The non-elected government, appointed by King Gyanendra, outlawed meetings of five or more people in the capital and surrounding areas, saying it had information Maoist revolutionaries planned to use the protests to incite violence. The move was an attempt to quash some of the largest anti-monarchy rallies in the Himalayan kingdom since mass protests ushered in democracy almost 15 years ago. Friday's rally marked the anniversary of the main 1990 protests that ended decades of absolute monarchy in Nepal. Nepal's five opposition parties, which held 194 of the 205 seats in the parliament Gyanendra dissolved in 2002, want the king to replace his loyalist cabinet with a multi-party administration and restore democracy with fresh elections. "We have defied the ban. The government has completely failed to implement its own order," said Amrit Bohara, a member of the Communist Unified Marxist-Leninist (UML) party. UML chief Madhav Kumar Nepal, who heads the opposition alliance, was one of those arrested.

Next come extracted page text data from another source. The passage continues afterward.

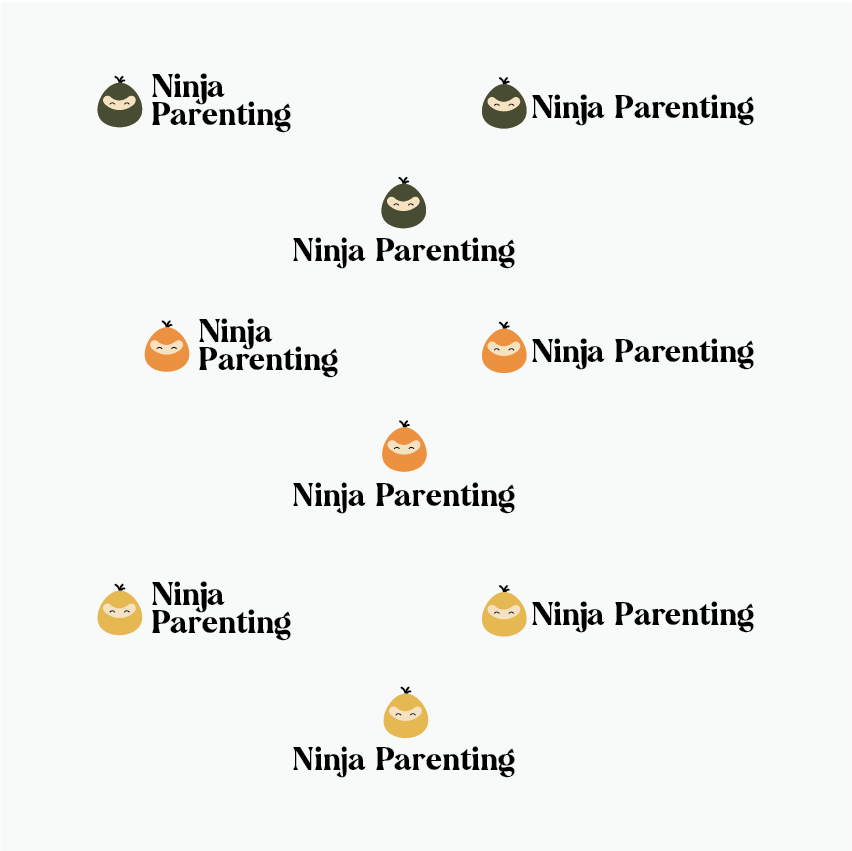 Ninja Parenting

Ninja Parenting

Ninja Parenting

Ninja Parenting

Ninja Parenting

Ninja Parenting

Ninja Parenting

Ninja Parenting

Ninja Parenting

Gyanendra, due to return to the capital on Friday from a tour of west Nepal to bolster popular support, has so far ignored the parties' demands and vocal international pressure for a new administration. Analysts say the political crisis is heading to a dangerous showdown as the country also battles the Maoist revolt that has killed more than 9,300 people since it erupted in 1996. "The king is fighting two uprisings simultaneously," said Kunda Dixit, editor of the widely read Nepali Times weekly. "How long can he afford to do that?"